Material for this exercise:
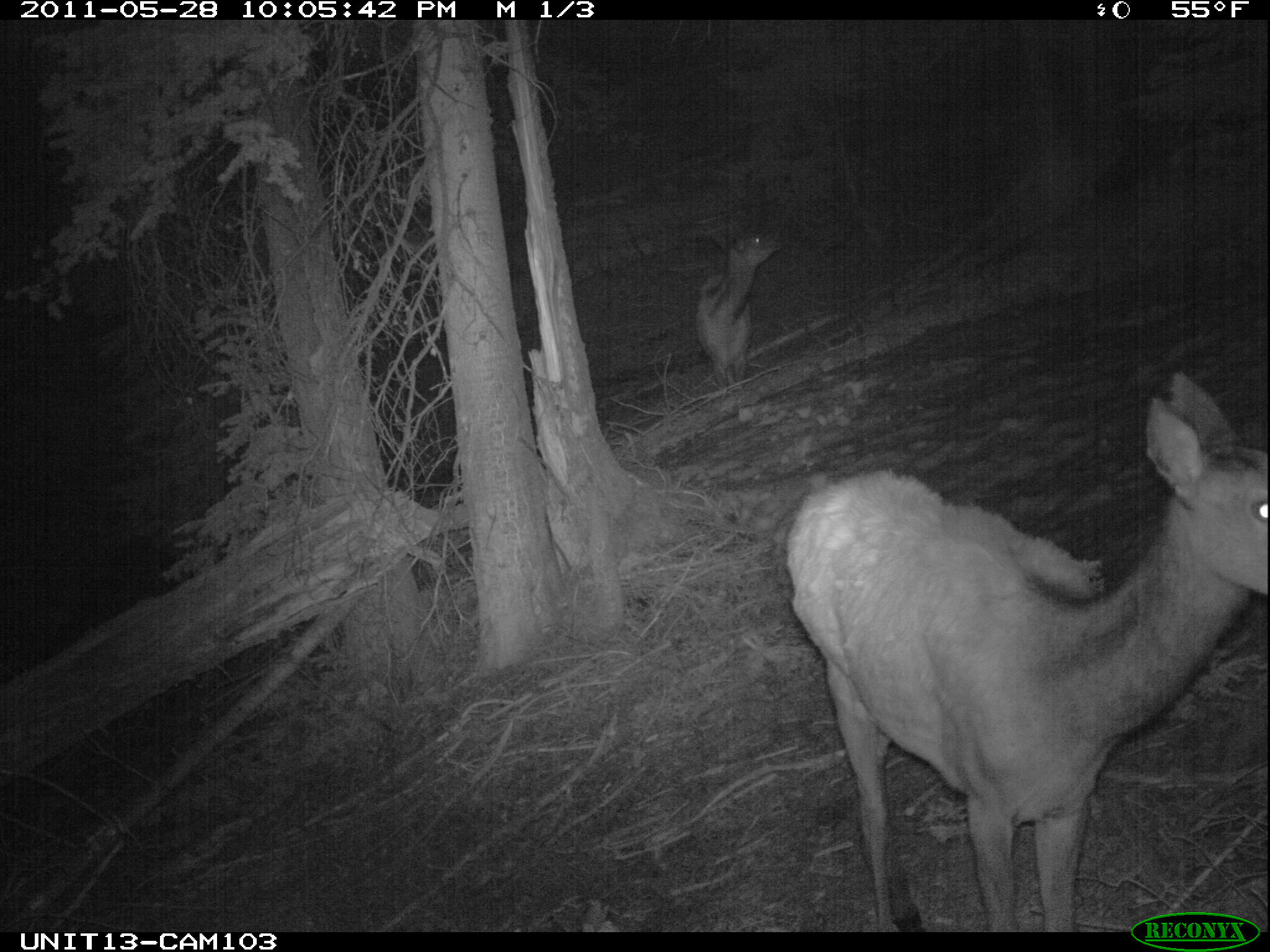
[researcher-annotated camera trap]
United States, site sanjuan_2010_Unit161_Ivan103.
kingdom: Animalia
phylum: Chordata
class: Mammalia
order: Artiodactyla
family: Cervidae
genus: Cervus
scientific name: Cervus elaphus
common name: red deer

--

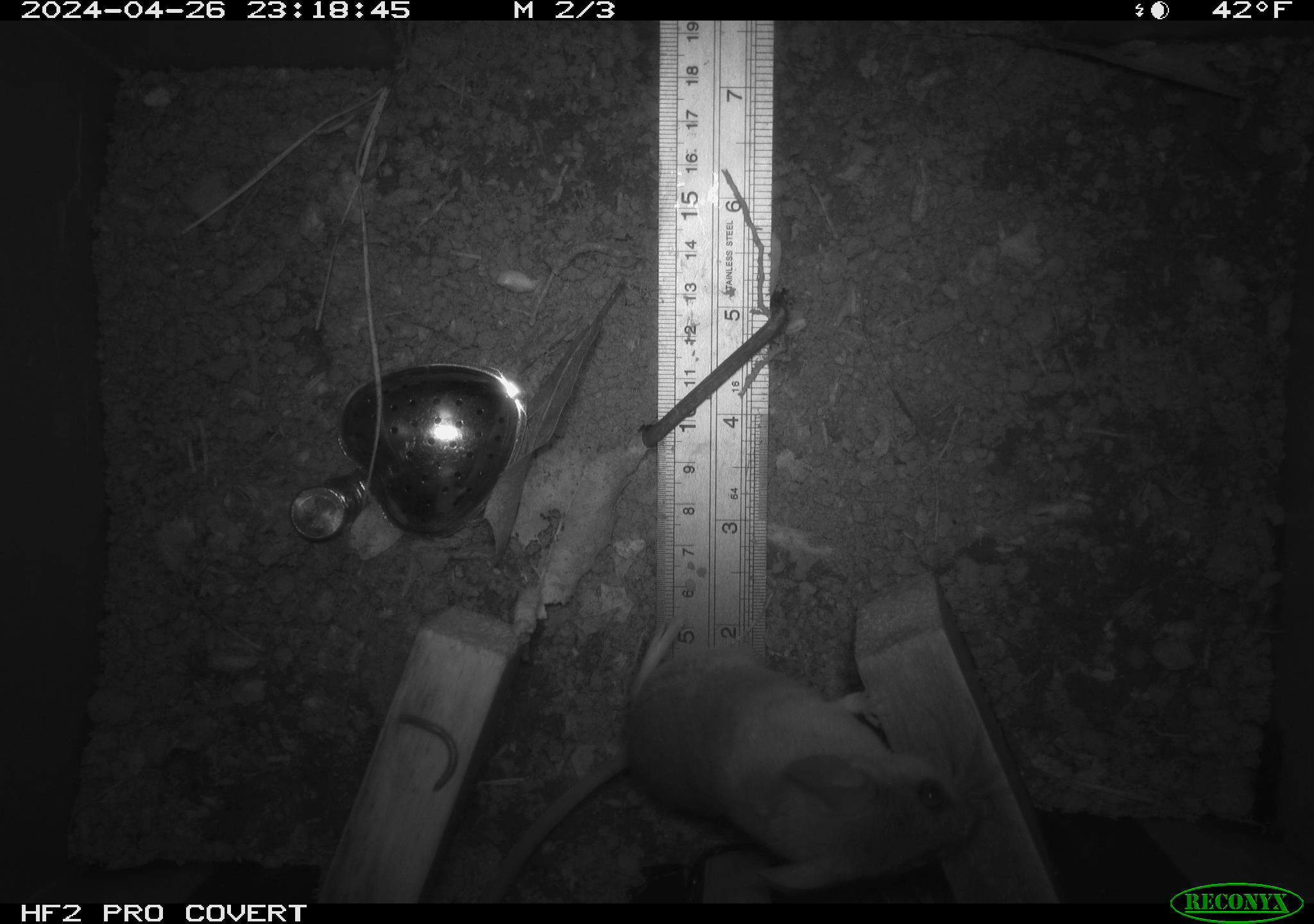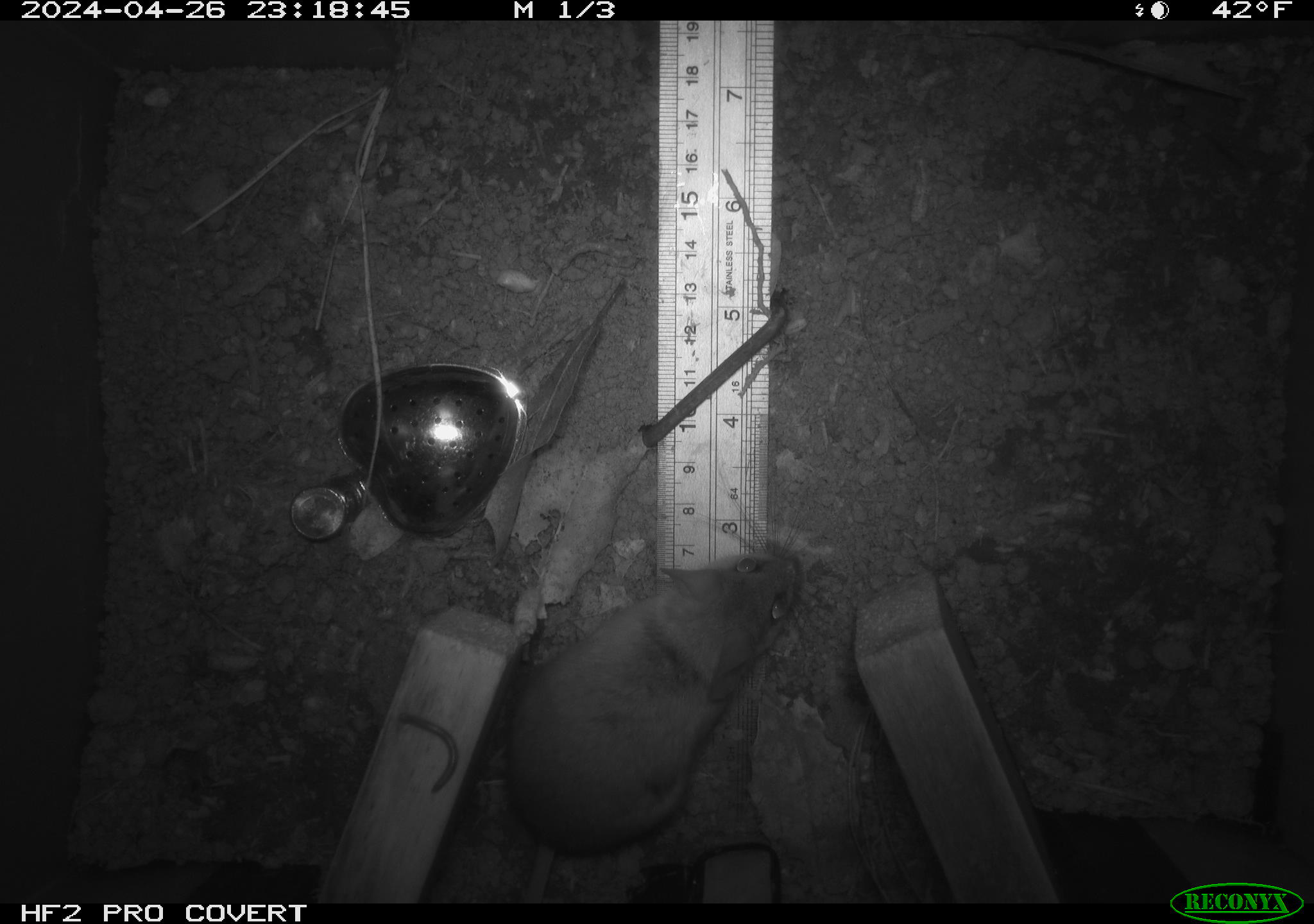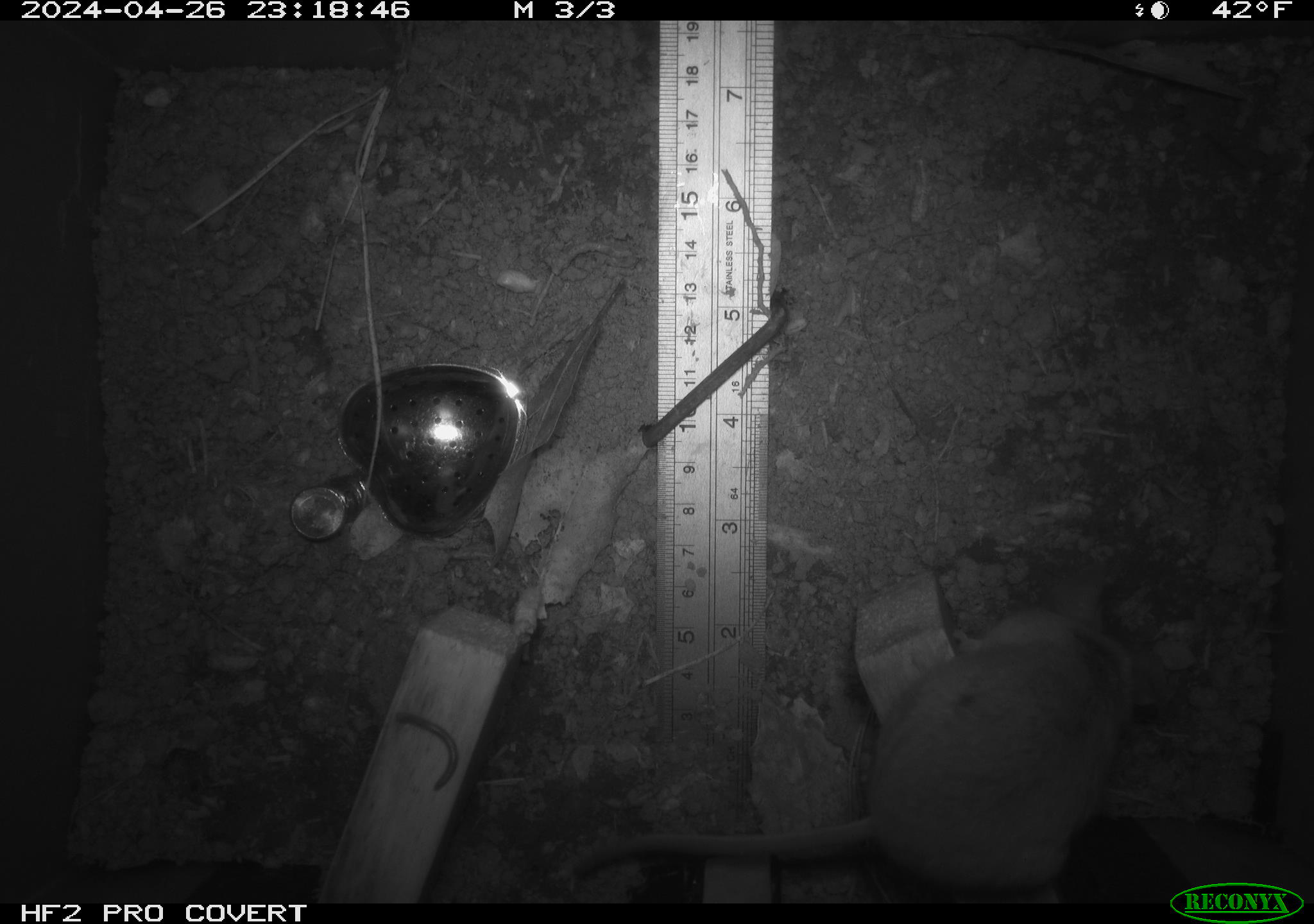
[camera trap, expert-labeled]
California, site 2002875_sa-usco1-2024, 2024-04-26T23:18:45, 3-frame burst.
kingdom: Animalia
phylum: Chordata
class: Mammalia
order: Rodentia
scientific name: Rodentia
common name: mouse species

* * *

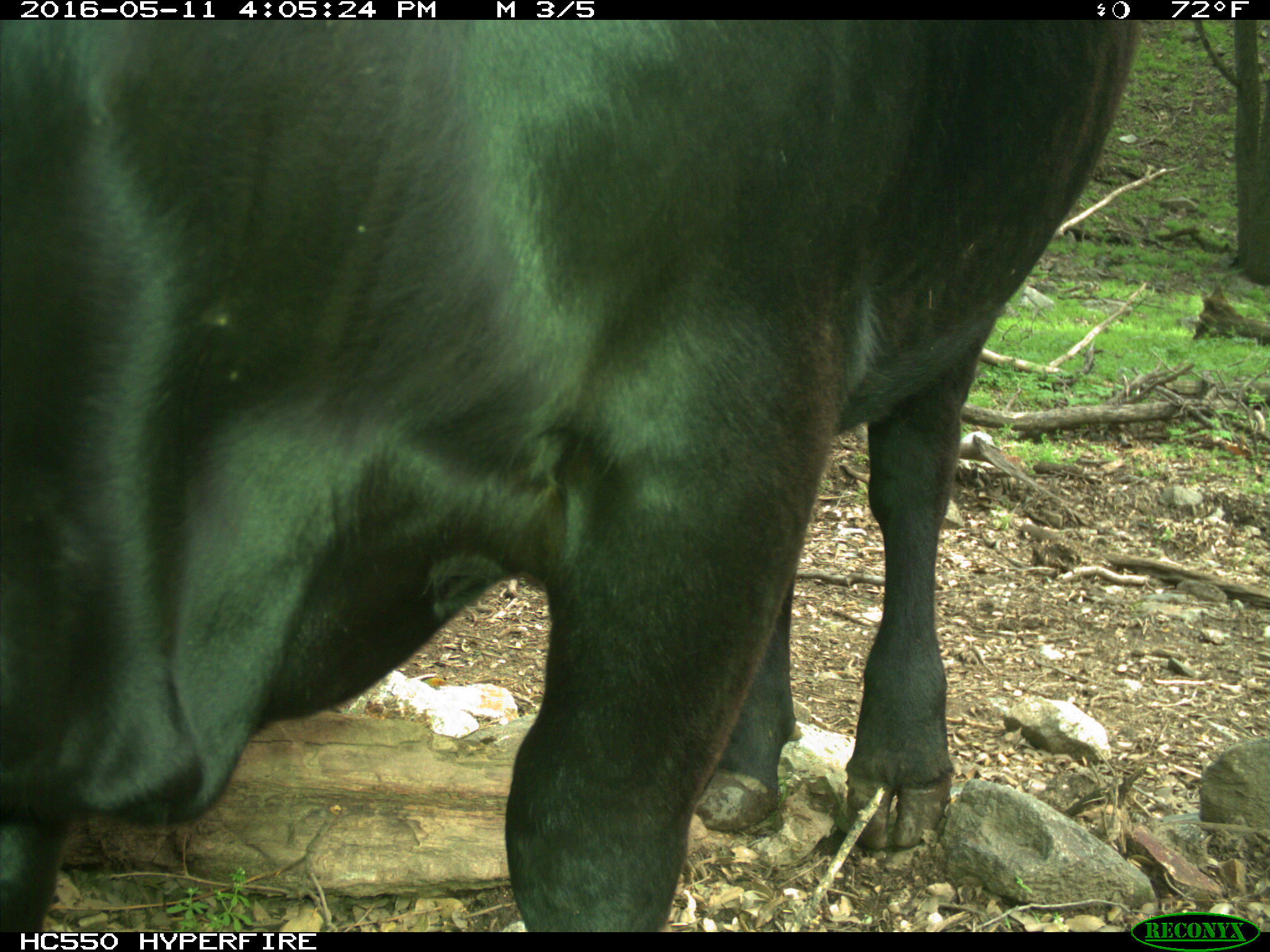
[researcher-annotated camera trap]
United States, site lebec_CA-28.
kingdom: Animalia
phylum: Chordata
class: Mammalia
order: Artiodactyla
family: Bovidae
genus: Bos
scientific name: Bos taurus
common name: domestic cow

About this task: Which lines run from the one holding "2024-04-26T23:18:45, 3-frame burst." through the one holding "common name: mouse species" in the records above? Repeat them exactly, both included, and nothing more.

Answer for the task:
California, site 2002875_sa-usco1-2024, 2024-04-26T23:18:45, 3-frame burst.
kingdom: Animalia
phylum: Chordata
class: Mammalia
order: Rodentia
scientific name: Rodentia
common name: mouse species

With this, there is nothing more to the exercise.